[ Overview | Details | Collaborations | Participants | Presentations | Funding | Publications ]
The Semantic Entailment task seeks to move Natural Language Processing towards Natural Language Understanding by defining its goals in terms of the meaning of natural language, namely recognizing when the meaning of one text span follows from the meaning of another. We believe that progress in Textual Entailment will allow us to better define an applied notion of Semantics for natural language. Moreover, progress towards a solution to the Semantic Entailment problem will have immediate applications in a wide range of NLP tasks, particularly in Question Answering.
Textual Entailment is that task of recognizing when the meaning of one utterance follows from the meaning of another.

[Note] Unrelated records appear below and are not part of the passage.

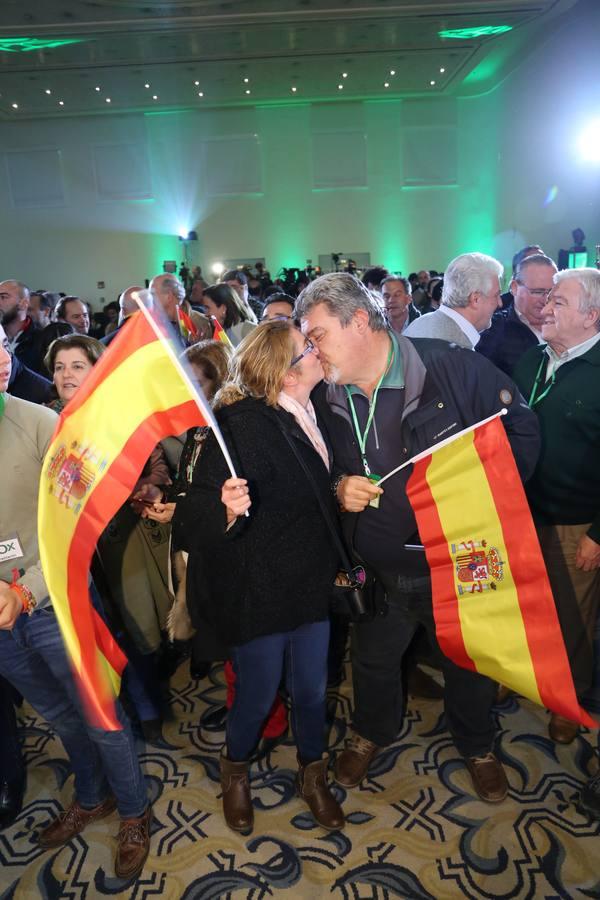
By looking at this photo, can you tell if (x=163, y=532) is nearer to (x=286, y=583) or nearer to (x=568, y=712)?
(x=286, y=583)

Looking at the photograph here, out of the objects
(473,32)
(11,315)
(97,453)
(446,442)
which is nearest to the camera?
(97,453)

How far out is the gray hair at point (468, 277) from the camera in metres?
3.18

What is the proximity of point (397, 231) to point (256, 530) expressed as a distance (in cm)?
1758

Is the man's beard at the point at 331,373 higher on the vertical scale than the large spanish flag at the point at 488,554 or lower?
higher

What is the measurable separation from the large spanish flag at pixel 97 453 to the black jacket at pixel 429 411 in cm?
73

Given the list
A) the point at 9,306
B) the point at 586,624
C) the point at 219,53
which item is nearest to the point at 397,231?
the point at 219,53

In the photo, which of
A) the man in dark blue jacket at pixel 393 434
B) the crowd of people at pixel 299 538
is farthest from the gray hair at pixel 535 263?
the man in dark blue jacket at pixel 393 434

One obvious application of a Textual Entailment system is to the task of Question Answering (QA). As the amount of information grows on the web, it becomes harder to find information. Research on Question Answering Systems aims at making the task of finding information easier. The goal is to replace current search technologies, which are based solely on key-word search, with the ability to process questions and find explicit answers for them. Textual Entailment offers a promising direction for QA systems, by allowing them to leverage the meaning of queries rather than just their individual terms.
Our approach to textual entailment leverages deep and shallow semantic content. Deep content is represented as interdependent predicate-argument structures, while shallow semantic content is encoded via similarity metrics between different types of text constituents such as words, multi-word expressions, and named entities. The two are unified in a machine learning and inference architecture. In addition, we are investigating methods that simplify text by identifying implicit relations and making them explicit. Our first step in this direction is our work on Comma Resolution.

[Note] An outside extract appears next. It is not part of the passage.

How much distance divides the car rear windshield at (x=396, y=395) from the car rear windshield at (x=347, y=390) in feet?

A special case of Textual Entailment, Focused Textual Entailment in which the set of potential hypotheses is limited in their structure and domain. For example, when the hypothesis makes used of a limited set of relations and entities of interest. This restriction potentially allows focused development of resources supporting entailment
For the following entailment pair, most readers would agree that the Text entails the Hypothesis:
Text:
The three freshmen managed to enter the University's Student Union.Hypothesis:
Three people went into a building.
In the next example, most people would agree that the Text does NOT entail the Hypothesis:
Text:
The terrorists threatened to detonate a nuclear device capable of destroying a large city.Hypothesis:
The terrorists detonated a nuclear bomb.
This relaxed definition, proposed by the PASCAL Recognizing Textual Entailment Challenge, avoids some of the problems with classical logical entailment, while getting good interannotator agreement on the PASCAL RTE corpora. The definition does not commit to a categorization of knowledge required to determine entailment, but does allow for background knowledge that humans typically bring to bear on this problem -- i.e., it is not restricted to purely linguistic phenomena. As an example, most people would say that in the following example, the Text entails the Hypothesis:
Text:
John Smith spent six years in jail for his role in a number of violent armed robberies.Hypothesis:
John Smith was charged with two or more violent crimes.
Determining entailment in this example requires both background knowledge of the judicial process and the capacity to reason about numbers.
The Cognitive Computation Group's approach to Textual Entailment tackles the problem of background knowledge by encoding as much knowledge as possible as similarity metrics, while also modeling deep semantic structure in the underlying text. Our system induces a graph-based representation of input entailment pair text annotated with a variety of machine-learned tools (such as our Semantic Role Labeler and our Named Entity Recognizer). An inference procedure then compares constituents of the two text spans using the specialized comparison resources, and unifies them via a machine learning component trained on labeled Textual Entailment data.
An example of a Focused Textual Entailment domain is that of Document Anonymization. In this domain, guidelines specify a set of relations of interest (these are almost certainly in an abstract form); the task is to identify text in a corresponding set of documents that are entailed by these guidelines. One way to model this problem is as relation detection, where relation participants may be underspecified; for example, a guideline might specify:
"Any civilian charged with a violent crime."
where the domain is "reports of illegal activity".
For the above example, and given a corpus of documents representing reports (police reports, newspaper reports) we would like to scan the documents and detect such cases as:
"Bill Jones, headmaster of the Fisher School in Smalltown, Va., served six months in prison for striking pupil John Smith."
and reject such cases as:
"Bill Jones, Smallville County Clerk, was charged with illegally striking voters from the electoral roll."
We consider this to be an entailment task because shallow methods are unlikely to reliably detect cases where the relevant information needs to be pieced together, either from multiple text segments or via background knowledge.
We consider it to be a focused entailment task because there are a limited number of such guidelines, and the restricted domain permits development of specialized resources that could be expected to significantly enhance performance on this task (in this example, background knowledge of the judicial process, and of the distinction between civilian and non-civilian job titles, seem essential to good performance), which would have significantly less impact in a general Textual Entailment setting.
One of the long-term goals of this work is to develop a system that can be adapted by an end user to a particular domain, via an interactive interface that would allow them to identify missing resources and to enhance or correct existing resources. To this end, we are also enhancing the reports our system creates that explain the final entailment decision, with a view toward allowing an end user to use this output to correct mistakes or add new information.